Records of scene-based questions
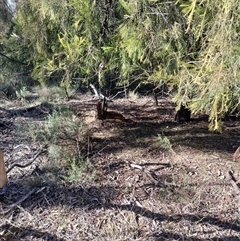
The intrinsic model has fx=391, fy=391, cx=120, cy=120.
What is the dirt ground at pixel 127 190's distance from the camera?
3.60 m

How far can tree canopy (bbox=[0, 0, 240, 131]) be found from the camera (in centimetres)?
353

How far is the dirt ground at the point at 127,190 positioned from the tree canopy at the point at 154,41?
2.23ft

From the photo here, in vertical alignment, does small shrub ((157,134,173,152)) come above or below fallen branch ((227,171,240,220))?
above

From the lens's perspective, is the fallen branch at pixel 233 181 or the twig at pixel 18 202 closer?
the twig at pixel 18 202

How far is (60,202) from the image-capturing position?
12.9 feet

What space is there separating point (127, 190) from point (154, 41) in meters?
1.68

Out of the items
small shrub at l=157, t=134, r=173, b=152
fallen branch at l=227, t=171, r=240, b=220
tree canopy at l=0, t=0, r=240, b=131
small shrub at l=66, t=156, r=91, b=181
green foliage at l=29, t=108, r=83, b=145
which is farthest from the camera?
green foliage at l=29, t=108, r=83, b=145

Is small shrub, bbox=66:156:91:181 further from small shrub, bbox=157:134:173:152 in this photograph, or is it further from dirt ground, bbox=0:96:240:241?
small shrub, bbox=157:134:173:152

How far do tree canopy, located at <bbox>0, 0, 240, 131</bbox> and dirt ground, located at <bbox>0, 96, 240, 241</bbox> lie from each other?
2.23 feet

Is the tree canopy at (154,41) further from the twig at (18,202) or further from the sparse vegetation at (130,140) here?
the twig at (18,202)

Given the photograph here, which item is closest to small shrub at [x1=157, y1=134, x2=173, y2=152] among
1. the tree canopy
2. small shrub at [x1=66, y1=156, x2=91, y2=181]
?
the tree canopy

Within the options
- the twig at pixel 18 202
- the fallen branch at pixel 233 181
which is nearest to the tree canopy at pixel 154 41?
the fallen branch at pixel 233 181

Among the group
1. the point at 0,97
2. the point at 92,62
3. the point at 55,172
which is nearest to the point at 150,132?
the point at 92,62

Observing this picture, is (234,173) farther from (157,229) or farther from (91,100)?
(91,100)
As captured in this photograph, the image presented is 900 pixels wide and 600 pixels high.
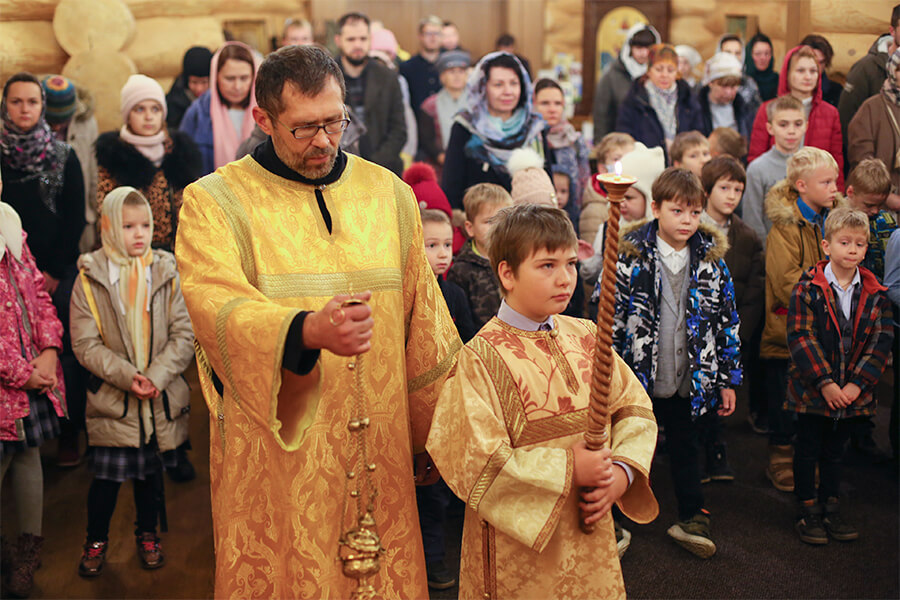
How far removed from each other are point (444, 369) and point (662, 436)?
1.81 m

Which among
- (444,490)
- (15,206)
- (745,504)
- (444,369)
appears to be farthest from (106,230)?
(745,504)

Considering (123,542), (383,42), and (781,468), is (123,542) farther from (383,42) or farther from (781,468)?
(383,42)

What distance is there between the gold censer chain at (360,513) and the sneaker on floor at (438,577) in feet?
4.19

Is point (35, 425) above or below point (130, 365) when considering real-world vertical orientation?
below

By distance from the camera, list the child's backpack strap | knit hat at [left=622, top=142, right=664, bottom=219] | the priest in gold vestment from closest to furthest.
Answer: the priest in gold vestment → the child's backpack strap → knit hat at [left=622, top=142, right=664, bottom=219]

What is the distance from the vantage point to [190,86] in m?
6.08

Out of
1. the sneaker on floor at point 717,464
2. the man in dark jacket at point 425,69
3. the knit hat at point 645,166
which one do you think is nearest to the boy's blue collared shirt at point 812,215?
the knit hat at point 645,166

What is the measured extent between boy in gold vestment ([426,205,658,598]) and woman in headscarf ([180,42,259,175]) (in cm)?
328

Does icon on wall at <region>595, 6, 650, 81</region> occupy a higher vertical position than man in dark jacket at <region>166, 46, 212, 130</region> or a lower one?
higher

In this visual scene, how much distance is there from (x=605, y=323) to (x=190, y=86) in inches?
198

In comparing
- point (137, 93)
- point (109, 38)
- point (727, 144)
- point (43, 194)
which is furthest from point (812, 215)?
point (109, 38)

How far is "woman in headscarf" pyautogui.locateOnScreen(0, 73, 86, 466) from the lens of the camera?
4309 millimetres

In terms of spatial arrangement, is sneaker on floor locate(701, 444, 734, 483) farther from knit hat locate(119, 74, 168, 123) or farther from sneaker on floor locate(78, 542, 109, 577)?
knit hat locate(119, 74, 168, 123)

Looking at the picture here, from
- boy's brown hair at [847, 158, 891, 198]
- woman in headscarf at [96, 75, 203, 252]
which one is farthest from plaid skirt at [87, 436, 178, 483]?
boy's brown hair at [847, 158, 891, 198]
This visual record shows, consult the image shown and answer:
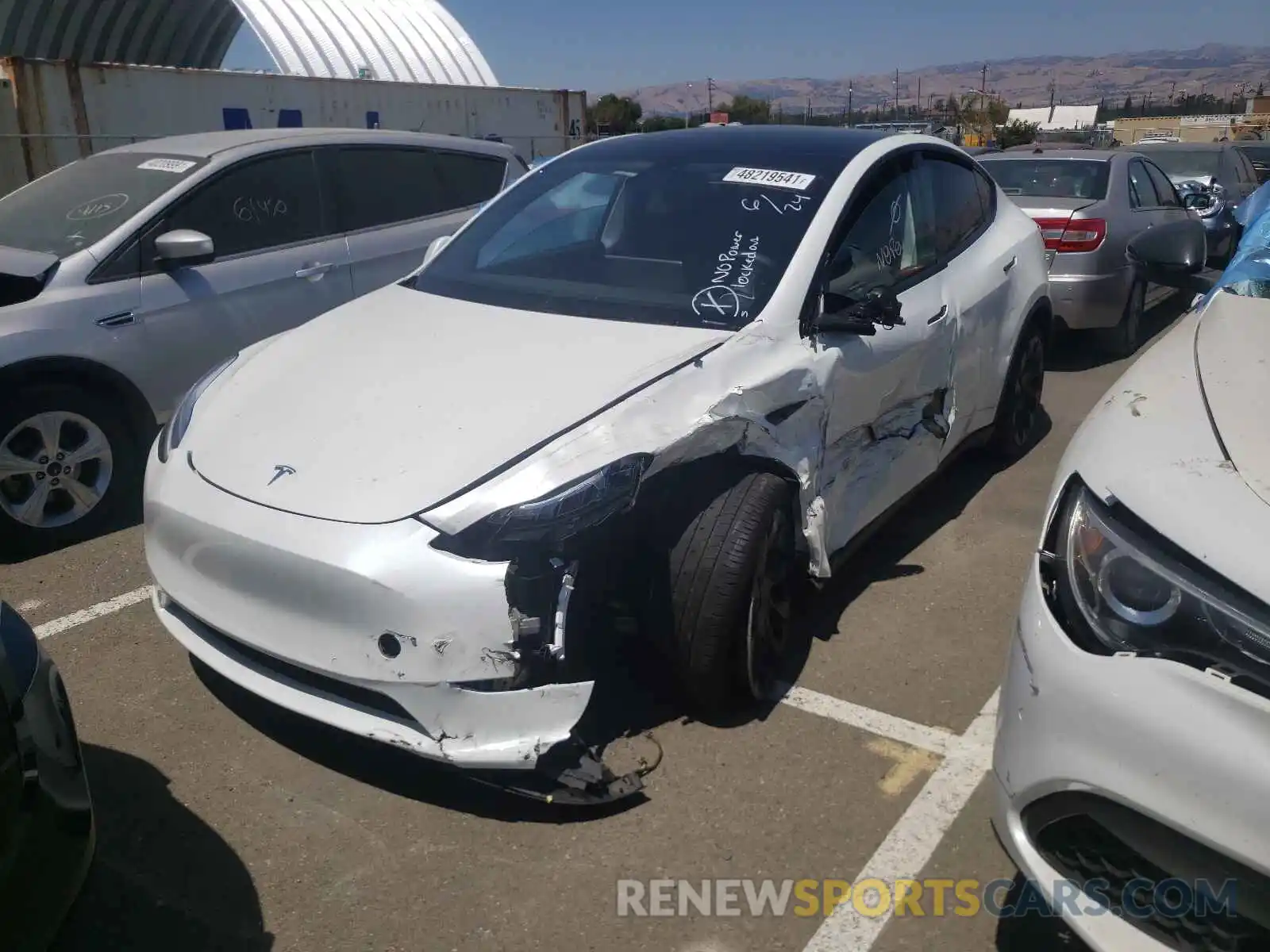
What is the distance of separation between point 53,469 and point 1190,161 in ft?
43.8

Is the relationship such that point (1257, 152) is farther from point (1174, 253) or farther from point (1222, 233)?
point (1174, 253)

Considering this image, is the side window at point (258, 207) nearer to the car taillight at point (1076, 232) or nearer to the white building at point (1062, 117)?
the car taillight at point (1076, 232)

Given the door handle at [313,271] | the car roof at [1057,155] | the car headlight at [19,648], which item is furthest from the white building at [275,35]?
the car headlight at [19,648]

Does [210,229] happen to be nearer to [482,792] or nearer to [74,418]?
[74,418]

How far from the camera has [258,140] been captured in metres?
A: 5.50

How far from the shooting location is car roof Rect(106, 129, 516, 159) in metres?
5.38

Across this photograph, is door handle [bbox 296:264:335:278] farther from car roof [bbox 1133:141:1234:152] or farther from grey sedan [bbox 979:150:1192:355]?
car roof [bbox 1133:141:1234:152]

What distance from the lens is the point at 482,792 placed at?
2863 millimetres

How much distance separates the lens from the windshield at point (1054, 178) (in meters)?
7.79

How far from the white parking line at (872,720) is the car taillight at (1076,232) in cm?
517

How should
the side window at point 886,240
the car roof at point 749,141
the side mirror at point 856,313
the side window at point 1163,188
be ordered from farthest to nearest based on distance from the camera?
the side window at point 1163,188, the car roof at point 749,141, the side window at point 886,240, the side mirror at point 856,313

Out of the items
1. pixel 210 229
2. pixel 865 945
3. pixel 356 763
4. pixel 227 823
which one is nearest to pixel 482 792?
pixel 356 763

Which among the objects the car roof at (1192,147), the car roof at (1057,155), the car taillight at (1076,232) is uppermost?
the car roof at (1057,155)

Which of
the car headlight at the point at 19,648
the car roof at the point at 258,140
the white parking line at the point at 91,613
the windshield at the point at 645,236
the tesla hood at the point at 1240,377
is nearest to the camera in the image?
the tesla hood at the point at 1240,377
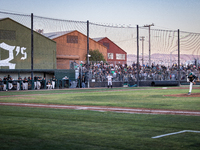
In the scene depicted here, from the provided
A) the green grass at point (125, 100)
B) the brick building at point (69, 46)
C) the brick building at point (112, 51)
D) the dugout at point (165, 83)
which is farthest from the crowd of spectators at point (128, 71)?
the brick building at point (112, 51)

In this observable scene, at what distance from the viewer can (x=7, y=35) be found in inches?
1785

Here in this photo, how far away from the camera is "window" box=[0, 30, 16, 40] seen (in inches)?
1766

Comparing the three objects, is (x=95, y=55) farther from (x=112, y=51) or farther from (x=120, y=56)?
(x=120, y=56)

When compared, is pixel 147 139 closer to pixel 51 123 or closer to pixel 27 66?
pixel 51 123

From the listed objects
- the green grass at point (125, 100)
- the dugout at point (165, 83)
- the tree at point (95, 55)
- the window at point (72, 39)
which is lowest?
the green grass at point (125, 100)

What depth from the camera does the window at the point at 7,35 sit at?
147 ft

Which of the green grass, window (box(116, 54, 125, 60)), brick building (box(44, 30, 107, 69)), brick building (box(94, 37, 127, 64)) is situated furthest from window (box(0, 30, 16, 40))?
window (box(116, 54, 125, 60))

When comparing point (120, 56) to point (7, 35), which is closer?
point (7, 35)

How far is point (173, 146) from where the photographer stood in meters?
5.98

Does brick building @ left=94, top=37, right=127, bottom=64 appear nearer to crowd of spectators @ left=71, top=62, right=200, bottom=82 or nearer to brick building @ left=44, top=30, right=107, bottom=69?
brick building @ left=44, top=30, right=107, bottom=69

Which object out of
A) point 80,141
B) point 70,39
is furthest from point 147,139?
point 70,39

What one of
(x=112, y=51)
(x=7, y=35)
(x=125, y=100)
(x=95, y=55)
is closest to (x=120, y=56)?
(x=112, y=51)

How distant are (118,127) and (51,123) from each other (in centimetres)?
214

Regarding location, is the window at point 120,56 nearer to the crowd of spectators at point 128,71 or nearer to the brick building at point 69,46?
the brick building at point 69,46
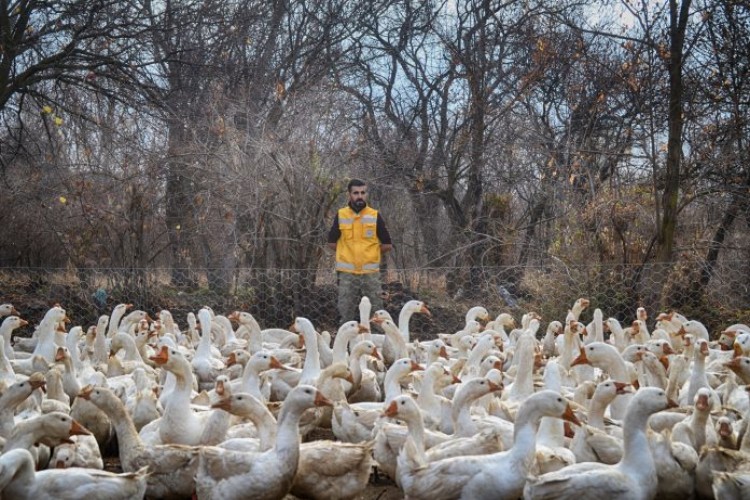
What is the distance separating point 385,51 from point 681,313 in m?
10.2

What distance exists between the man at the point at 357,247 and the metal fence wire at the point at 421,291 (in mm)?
965

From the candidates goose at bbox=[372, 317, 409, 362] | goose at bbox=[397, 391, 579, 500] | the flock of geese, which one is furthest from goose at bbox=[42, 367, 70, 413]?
goose at bbox=[372, 317, 409, 362]

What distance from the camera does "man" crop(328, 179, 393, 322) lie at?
9.91 meters

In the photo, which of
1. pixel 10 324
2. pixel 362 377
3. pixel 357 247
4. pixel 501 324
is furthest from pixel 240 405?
pixel 357 247

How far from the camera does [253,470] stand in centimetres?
449

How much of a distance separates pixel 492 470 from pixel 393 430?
0.94 m

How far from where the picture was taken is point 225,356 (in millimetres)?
8391

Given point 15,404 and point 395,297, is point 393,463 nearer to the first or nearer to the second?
point 15,404

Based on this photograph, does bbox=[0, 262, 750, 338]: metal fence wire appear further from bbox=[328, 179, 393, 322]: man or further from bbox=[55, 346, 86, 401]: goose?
bbox=[55, 346, 86, 401]: goose

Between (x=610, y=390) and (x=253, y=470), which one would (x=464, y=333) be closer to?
(x=610, y=390)

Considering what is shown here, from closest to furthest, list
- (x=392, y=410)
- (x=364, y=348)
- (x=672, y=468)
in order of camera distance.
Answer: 1. (x=672, y=468)
2. (x=392, y=410)
3. (x=364, y=348)

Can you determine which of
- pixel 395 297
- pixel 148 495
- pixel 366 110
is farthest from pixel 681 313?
pixel 366 110

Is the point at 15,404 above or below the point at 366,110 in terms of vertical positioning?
below

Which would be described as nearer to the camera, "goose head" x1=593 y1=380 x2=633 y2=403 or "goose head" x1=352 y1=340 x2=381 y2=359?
"goose head" x1=593 y1=380 x2=633 y2=403
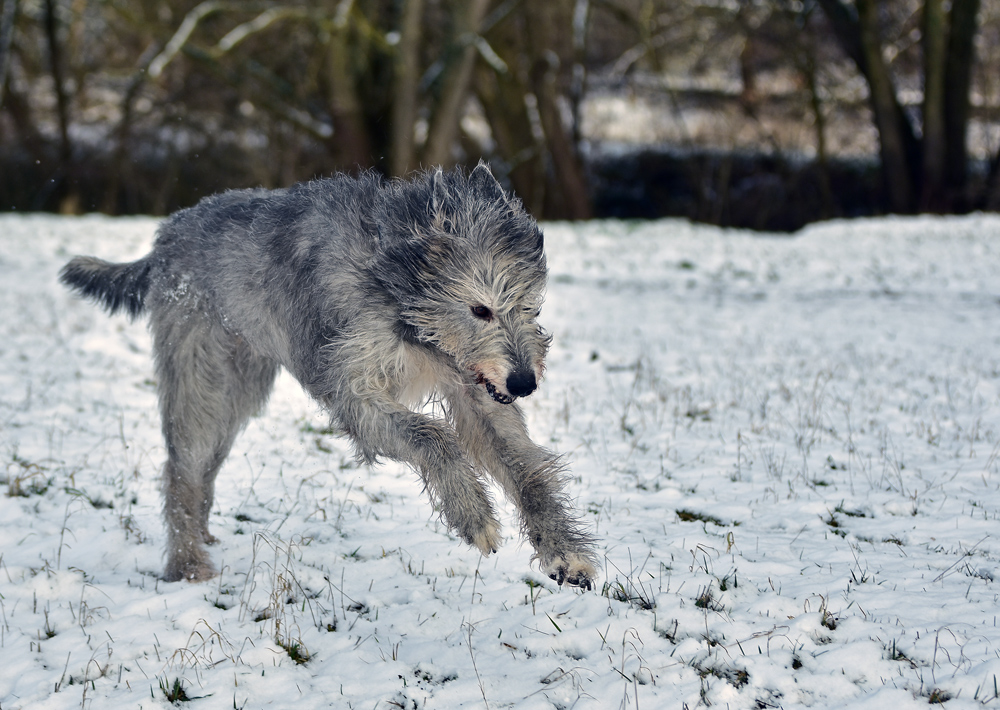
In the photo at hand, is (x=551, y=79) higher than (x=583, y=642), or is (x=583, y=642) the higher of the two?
(x=551, y=79)

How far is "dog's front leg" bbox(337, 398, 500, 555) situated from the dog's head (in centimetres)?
30

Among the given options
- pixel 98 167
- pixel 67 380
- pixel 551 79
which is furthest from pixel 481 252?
pixel 98 167

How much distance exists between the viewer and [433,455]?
3193mm

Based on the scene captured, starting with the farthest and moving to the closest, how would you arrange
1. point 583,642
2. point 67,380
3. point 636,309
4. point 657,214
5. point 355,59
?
point 657,214, point 355,59, point 636,309, point 67,380, point 583,642

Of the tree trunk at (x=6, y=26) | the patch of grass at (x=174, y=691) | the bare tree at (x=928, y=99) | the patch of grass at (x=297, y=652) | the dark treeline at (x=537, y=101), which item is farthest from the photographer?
the bare tree at (x=928, y=99)

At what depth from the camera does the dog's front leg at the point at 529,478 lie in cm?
311

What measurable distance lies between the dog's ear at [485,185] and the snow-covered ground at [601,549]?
1697 millimetres

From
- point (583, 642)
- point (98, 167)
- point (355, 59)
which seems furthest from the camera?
point (98, 167)

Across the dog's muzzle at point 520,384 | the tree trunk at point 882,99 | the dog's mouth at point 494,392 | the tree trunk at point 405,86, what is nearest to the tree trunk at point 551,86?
the tree trunk at point 405,86

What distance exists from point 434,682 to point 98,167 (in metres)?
23.5

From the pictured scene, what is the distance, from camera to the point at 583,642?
3.17 meters

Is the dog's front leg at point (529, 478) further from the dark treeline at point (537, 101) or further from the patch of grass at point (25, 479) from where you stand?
the dark treeline at point (537, 101)

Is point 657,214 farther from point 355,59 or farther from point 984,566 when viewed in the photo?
point 984,566

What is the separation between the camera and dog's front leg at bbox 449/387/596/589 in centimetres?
311
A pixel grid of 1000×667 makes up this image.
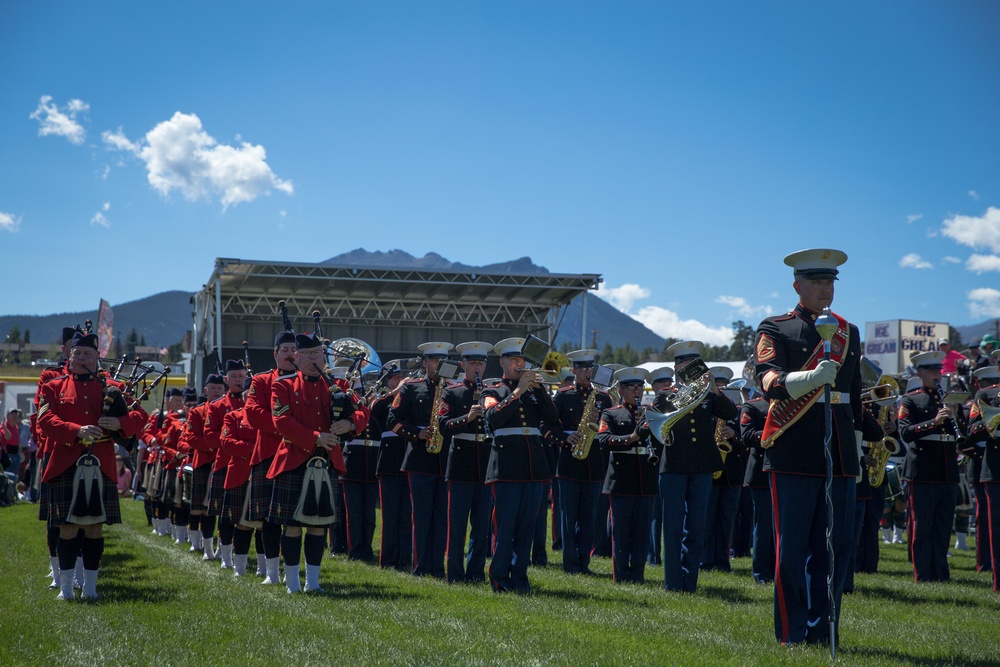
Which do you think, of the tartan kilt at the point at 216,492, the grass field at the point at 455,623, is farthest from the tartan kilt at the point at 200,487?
the grass field at the point at 455,623

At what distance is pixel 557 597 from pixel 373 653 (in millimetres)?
3053

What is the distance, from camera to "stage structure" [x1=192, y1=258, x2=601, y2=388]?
1245 inches

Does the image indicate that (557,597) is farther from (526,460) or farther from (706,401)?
(706,401)

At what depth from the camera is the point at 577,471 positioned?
11086 millimetres

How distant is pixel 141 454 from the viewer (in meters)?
18.9

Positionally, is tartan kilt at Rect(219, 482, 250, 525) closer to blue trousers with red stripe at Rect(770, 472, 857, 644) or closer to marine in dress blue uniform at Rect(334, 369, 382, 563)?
marine in dress blue uniform at Rect(334, 369, 382, 563)

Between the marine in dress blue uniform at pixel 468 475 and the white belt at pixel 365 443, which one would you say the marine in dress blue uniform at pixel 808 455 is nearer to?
the marine in dress blue uniform at pixel 468 475

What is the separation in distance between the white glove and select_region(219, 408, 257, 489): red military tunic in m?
5.70

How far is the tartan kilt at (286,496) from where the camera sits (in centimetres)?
816

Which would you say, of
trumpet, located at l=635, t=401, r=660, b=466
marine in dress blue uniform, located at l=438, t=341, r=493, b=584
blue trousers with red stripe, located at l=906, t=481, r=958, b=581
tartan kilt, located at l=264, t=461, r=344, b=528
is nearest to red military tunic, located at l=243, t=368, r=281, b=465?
tartan kilt, located at l=264, t=461, r=344, b=528

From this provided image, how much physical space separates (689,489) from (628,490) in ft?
2.86

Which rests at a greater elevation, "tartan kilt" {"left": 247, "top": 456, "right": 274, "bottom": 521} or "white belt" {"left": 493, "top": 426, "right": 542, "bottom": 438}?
"white belt" {"left": 493, "top": 426, "right": 542, "bottom": 438}

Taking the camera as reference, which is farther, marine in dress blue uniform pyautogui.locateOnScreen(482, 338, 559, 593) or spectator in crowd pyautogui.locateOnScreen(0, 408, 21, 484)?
spectator in crowd pyautogui.locateOnScreen(0, 408, 21, 484)

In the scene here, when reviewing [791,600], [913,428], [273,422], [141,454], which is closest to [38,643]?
[273,422]
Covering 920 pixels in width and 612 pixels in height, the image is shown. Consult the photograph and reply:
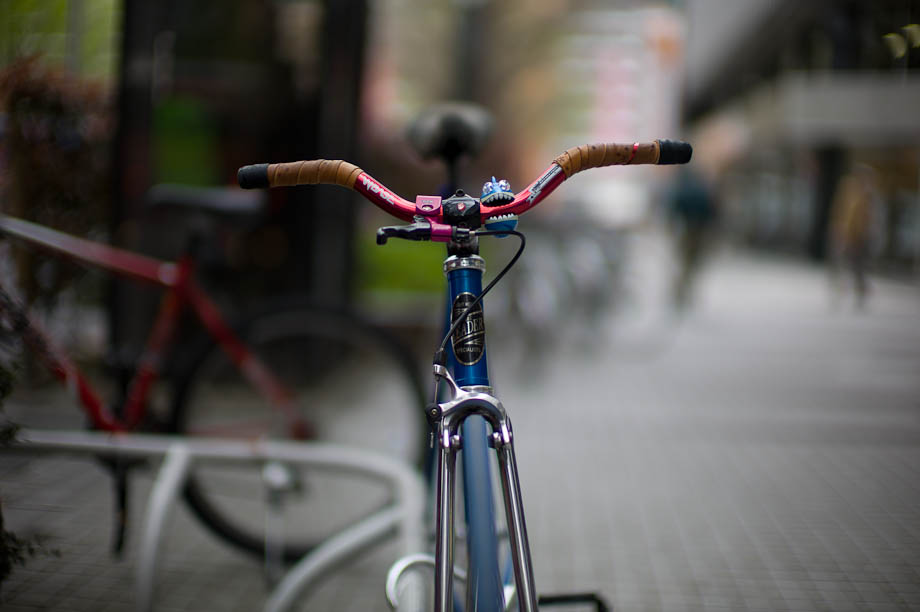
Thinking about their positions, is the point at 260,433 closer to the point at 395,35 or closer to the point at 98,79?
the point at 98,79

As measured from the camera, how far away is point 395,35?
8180 mm

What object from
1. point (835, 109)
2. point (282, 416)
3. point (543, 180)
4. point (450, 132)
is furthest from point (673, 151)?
point (835, 109)

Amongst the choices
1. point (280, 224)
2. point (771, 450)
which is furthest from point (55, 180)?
point (771, 450)

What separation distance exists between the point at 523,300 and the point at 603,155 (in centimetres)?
462

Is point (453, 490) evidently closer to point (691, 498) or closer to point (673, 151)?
point (673, 151)

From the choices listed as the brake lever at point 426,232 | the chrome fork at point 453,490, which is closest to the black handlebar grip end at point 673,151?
the brake lever at point 426,232

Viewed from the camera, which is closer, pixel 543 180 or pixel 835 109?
pixel 543 180

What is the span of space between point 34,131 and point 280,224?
2.08 metres

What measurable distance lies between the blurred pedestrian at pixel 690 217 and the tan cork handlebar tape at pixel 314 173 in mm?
8375

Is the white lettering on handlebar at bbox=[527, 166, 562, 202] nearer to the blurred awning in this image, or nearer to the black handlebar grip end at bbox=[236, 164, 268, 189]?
the black handlebar grip end at bbox=[236, 164, 268, 189]

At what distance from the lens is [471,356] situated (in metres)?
1.38

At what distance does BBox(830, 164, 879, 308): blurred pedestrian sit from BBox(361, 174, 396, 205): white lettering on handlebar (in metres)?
3.30

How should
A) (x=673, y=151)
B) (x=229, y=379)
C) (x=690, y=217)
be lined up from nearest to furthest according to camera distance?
1. (x=673, y=151)
2. (x=229, y=379)
3. (x=690, y=217)

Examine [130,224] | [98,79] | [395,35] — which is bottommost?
[130,224]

[SET PROBLEM]
Exactly and exclusively, repeat the lines from the line that contains "At what distance from the lens" through the end of the records, both ends included.

[FINISHED EXERCISE]
At what distance from the lens is [471,356] situated (in metres)?
1.38

At what distance does BBox(830, 164, 879, 308): blurred pedestrian sit from BBox(361, 174, 396, 205): white lettering on handlebar (in metres)?
3.30

How should
A) (x=673, y=151)
B) (x=229, y=379)
C) (x=690, y=217)
be lined up from nearest to furthest according to camera distance?
1. (x=673, y=151)
2. (x=229, y=379)
3. (x=690, y=217)

Examine [130,224] | [98,79] | [395,35] — which is bottommost?
[130,224]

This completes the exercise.